The Believer
A God-obsessed mother gone mad. A once-devout father turned cynical. The only thing as challenging as growing up in a faith-fractured home is carrying your devotion into adulthood. Especially if you happen to be Mormon.
In Nauvoo the Saints prospered as never before. But their relationship with the outside world remained strained. They had always owned a hearty confidence in the rightness of their cause and the magnificence of their destiny. As in Missouri, outsiders viewed this confidence as extreme arrogance. Sentiments soured further when rumors spread of Joseph Smith's polygamous practices. The tipping point seems to have arrived in mid-1844, when Smith, as mayor of Nauvoo, ordered the destruction of an anti-Mormon press. The mobs returned. In early June of that year, a group of Illinois residents threatened the Saints with "War and extermination...made with powder and ball." In response, Smith and his peers declared martial law in Nauvoo. They raised an armed militia and conducted military exercises, actions the people of Illinois considered seditious. Hoping to placate his constituents, Governor Thomas Ford had promised to protect Joseph and Hyrum if they'd submit to trial by a non-Mormon jury in Carthage. The men agreed, though they were skeptical. On his way from Nauvoo to Carthage, Joseph Smith offered one of his last prophecies: "I am going like a lamb to the slaughter...I shall die innocent and it shall yet be said of me: 'He was murdered in cold blood.'"

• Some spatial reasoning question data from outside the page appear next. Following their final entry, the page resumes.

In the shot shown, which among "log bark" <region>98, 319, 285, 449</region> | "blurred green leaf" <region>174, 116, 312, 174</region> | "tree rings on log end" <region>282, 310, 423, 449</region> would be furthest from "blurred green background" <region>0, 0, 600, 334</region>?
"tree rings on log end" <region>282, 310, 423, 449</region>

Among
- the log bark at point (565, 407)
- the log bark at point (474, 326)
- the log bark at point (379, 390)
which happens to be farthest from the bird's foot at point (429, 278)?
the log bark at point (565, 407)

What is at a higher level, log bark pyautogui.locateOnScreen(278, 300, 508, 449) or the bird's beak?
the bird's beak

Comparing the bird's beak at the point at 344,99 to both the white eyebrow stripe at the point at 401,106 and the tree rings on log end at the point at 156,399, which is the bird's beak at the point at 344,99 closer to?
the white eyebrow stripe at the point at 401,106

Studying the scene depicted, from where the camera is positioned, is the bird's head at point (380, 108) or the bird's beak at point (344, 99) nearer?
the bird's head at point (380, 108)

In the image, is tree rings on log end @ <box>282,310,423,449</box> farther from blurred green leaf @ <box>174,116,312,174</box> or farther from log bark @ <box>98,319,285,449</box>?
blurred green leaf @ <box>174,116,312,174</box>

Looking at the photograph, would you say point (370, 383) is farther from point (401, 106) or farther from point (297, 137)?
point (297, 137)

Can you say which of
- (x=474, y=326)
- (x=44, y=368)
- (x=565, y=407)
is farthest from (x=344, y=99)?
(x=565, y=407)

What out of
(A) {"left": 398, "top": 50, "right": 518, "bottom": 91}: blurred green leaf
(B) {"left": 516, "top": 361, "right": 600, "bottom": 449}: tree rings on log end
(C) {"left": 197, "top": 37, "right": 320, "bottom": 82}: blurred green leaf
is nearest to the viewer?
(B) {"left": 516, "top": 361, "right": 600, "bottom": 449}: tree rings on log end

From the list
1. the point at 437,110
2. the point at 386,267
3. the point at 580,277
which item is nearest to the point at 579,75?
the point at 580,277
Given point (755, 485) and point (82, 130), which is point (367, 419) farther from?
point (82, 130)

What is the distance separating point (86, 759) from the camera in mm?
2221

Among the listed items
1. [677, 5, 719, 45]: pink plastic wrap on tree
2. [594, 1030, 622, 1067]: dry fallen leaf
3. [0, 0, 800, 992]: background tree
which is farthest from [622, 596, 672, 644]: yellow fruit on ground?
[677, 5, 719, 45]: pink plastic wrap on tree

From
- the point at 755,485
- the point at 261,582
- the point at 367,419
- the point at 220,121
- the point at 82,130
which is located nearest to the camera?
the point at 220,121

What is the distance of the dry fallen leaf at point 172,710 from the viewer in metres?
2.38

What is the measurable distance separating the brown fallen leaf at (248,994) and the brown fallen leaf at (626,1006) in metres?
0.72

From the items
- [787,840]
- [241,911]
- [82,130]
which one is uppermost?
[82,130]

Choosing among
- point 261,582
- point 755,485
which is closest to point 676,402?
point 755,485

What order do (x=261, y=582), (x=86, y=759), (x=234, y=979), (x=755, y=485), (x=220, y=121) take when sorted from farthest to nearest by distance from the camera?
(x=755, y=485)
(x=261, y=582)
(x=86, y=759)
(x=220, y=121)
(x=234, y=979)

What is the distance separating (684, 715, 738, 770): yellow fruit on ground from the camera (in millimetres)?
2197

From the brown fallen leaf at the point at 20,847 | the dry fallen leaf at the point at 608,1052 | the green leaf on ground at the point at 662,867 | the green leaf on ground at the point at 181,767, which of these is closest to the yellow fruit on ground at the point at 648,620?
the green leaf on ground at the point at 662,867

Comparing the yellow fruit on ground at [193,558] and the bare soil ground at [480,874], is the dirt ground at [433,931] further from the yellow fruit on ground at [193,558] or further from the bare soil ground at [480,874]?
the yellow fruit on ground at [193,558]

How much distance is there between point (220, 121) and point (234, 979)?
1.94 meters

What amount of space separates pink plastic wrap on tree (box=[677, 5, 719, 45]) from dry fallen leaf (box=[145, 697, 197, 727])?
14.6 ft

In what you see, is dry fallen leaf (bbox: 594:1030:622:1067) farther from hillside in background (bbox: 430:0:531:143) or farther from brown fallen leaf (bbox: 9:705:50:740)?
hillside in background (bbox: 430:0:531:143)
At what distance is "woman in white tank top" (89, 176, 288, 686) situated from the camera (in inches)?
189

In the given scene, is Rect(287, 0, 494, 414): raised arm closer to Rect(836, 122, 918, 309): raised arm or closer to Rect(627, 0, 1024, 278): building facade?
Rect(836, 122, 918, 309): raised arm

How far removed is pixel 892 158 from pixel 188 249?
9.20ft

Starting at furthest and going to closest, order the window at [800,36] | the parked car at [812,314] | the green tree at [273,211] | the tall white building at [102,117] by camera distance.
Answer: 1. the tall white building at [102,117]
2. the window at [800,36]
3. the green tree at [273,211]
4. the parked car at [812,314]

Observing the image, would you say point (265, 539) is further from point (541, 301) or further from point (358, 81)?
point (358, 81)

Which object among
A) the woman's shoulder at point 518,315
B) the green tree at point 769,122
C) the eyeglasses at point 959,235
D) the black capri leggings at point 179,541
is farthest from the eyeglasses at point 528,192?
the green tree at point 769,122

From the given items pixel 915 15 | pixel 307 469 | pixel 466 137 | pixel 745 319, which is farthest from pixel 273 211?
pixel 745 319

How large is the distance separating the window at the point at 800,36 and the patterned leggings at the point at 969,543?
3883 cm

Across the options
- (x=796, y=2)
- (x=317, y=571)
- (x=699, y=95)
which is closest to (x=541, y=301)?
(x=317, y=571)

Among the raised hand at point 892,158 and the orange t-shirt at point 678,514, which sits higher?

Now, in the Carthage jail, his prediction was unfolding like a scene from a Western movie. After watching his brother die on the floor, the prophet attempted to climb out the room's only window. He was shot four times, twice by men at the door, and twice from outside. He fell through the window, crying out, "Oh Lord, my God!" Some witnesses claim Smith hit the ground dead. Others say he lived long enough for the mob to prop him up against a well, where they shot him again.
Some 15 years earlier, in the early 1830s, my great-great-great grandfather, Nathan Calhoun Cheney, had turned a corner in Freedom, New York, and found a man preaching the Book of Mormon. Nathan read the book and believed in it, a fact his father, a Revolutionary War captain named Ebenezer Cheney, could not forgive. He asked his son to abandon his new beliefs; when his son refused, Ebenezer asked him to leave. Nathan departed with a change of clothes and the Book of Mormon. In the surviving letters and recollections, I can find no evidence that he ever went home again. If he ever regretted his decision, he left no evidence of that either.